Feb 22, 2011 10:45 GMT  ·  By

During the ISSCC conference, which takes place right now in San Francisco, California, IBM has detailed its 5.2GHz z196 flagship CPU, which features an 18% higher clock than the previous 4.4GHz z10 processor, while also maintaining a similar thermal envelope.

IBM managed to achieve this feat by moving from 65nm to a 45nm SOI fabrication process which allowed them to go for faster clock speeds while also maintaining the chip's power consumption in check, reports EETimes.

The new processor also makes extensive use of embedded DRAM for memory and features an out-of-order architecture, which allows IT to perform up to 40% better in some applications compared to its predecessor.

"We think there is still room for future improvements, but frequency increases won't go on forever," said Jim Warnock, a senior IBM engineer.

"We are the last of the high-end processors still pushing higher frequency," continued Warnock.

The z196 CPU is used in multichip modules which are installed in IBM's z-Series servers, such a module including six CPUs and two L4 cache chips while its power consumption is estimated at a whopping 1,800 Watts.

After subtracting the power used by the L4 cache, it results that each processor consumes as much as 260 Watt, but the energy efficiency of the modules could be improved if better e MCM (multi-chip module) materials would be available.

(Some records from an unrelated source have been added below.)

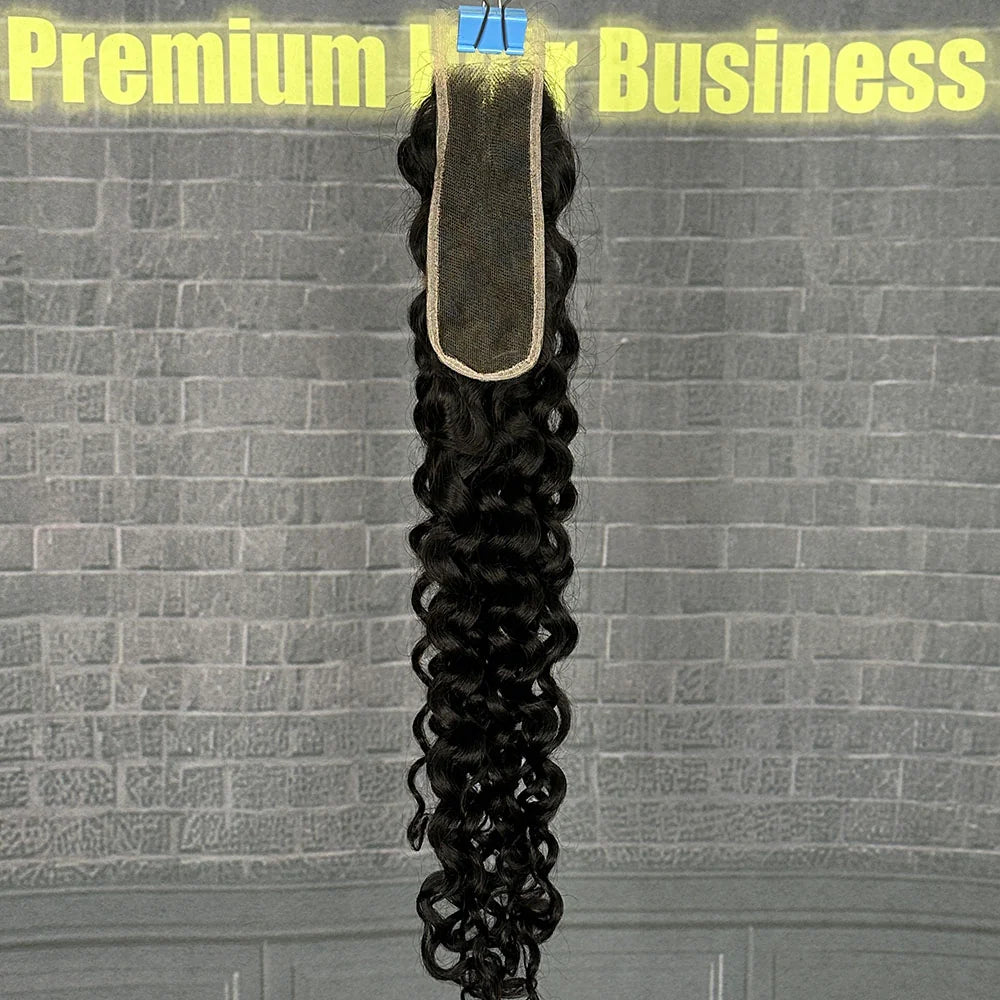 Yhair 2x6 HD Lace Closure Italian Curly Virgin Raw Hair N1B#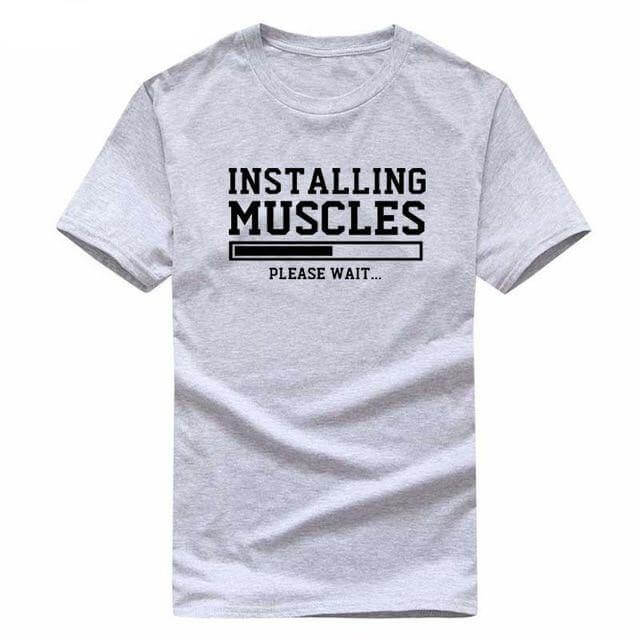 Installing Muscles Funny T-shirt - MaviGadget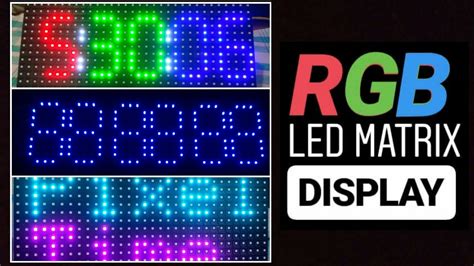 Rgb Led Matrix Display Using Esp8266 Morphing Clock Youtube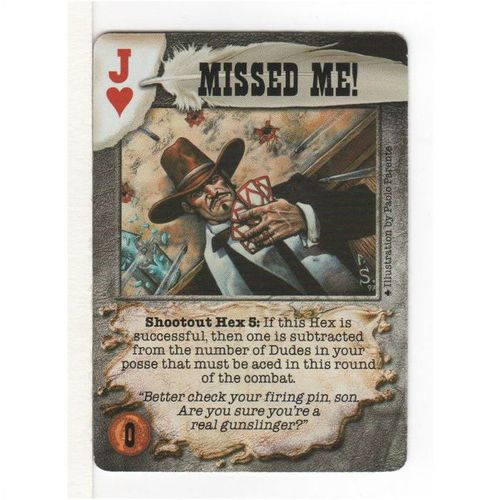 CCG - DEADLANDS: EPISODE 4 - MISSED ME - RARE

The z196 chip implements a CISC z/Architecture and is made up of 1.4 billion transistors, its total die size reaching 512.3mm2.

Each of the four cores comes with 64 KB of L1 instruction cache, a 128 KB L1 data cache and a 1.5 MB L2 cache, while the 24MB L3 cache is shared between all the cores and controlled by two on-chip L3 cache ICs.

The cores feature six RISC-like execution units, including two integer units, two load-store units, one binary floating point unit and one decimal floating point unit, and the CPU also includes a DDR3 RAM memory controller.